"""
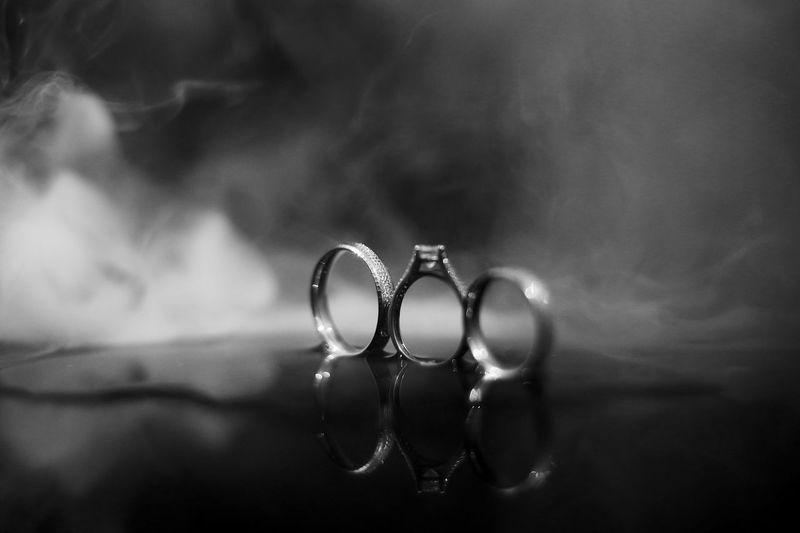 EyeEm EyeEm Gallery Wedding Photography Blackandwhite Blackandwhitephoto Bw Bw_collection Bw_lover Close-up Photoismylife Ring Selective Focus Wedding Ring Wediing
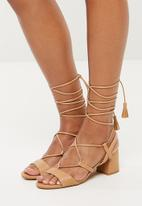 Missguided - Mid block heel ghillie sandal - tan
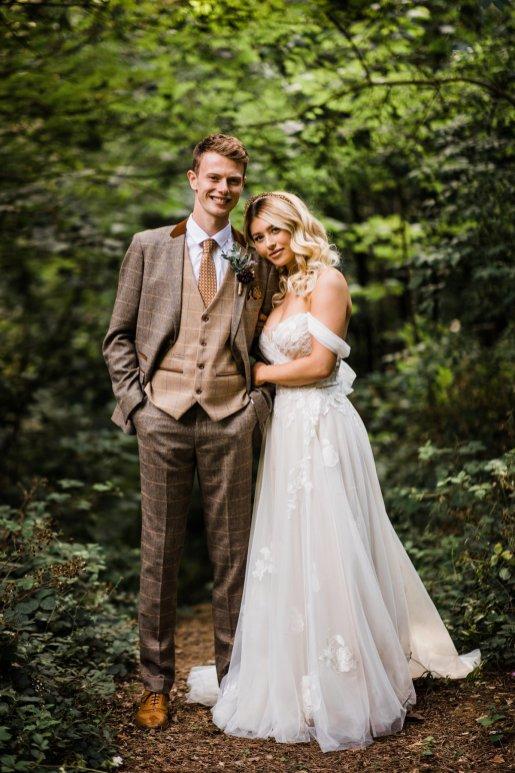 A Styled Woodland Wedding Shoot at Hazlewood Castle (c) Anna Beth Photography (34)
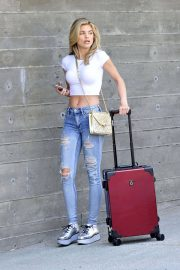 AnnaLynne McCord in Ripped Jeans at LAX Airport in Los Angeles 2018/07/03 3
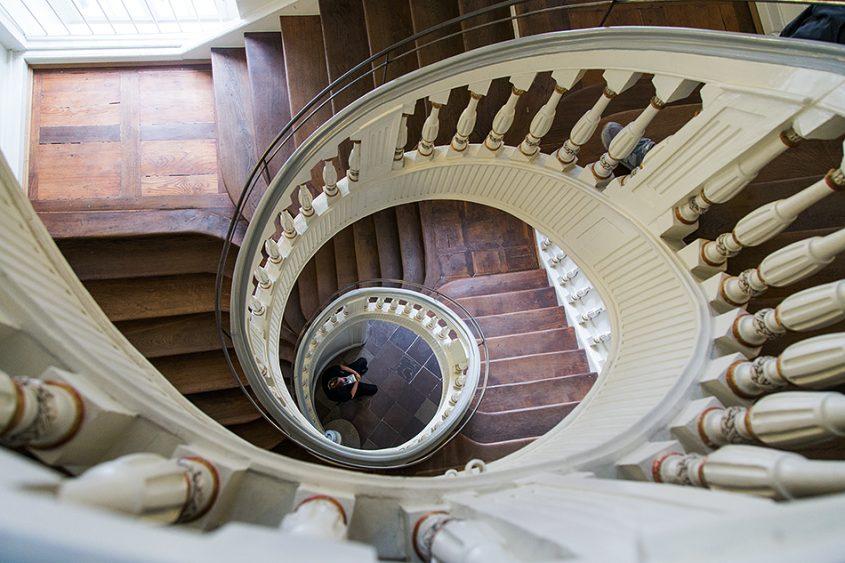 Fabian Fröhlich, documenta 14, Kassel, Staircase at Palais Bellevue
"""
- _Work instructions_:
Pictures aside, give the data again exactly as it appears.

- _Solution to the exercise_:
 EyeEm EyeEm Gallery Wedding Photography Blackandwhite Blackandwhitephoto Bw Bw_collection Bw_lover Close-up Photoismylife Ring Selective Focus Wedding Ring Wediing
 Missguided - Mid block heel ghillie sandal - tan
 A Styled Woodland Wedding Shoot at Hazlewood Castle (c) Anna Beth Photography (34)
 AnnaLynne McCord in Ripped Jeans at LAX Airport in Los Angeles 2018/07/03 3
 Fabian Fröhlich, documenta 14, Kassel, Staircase at Palais Bellevue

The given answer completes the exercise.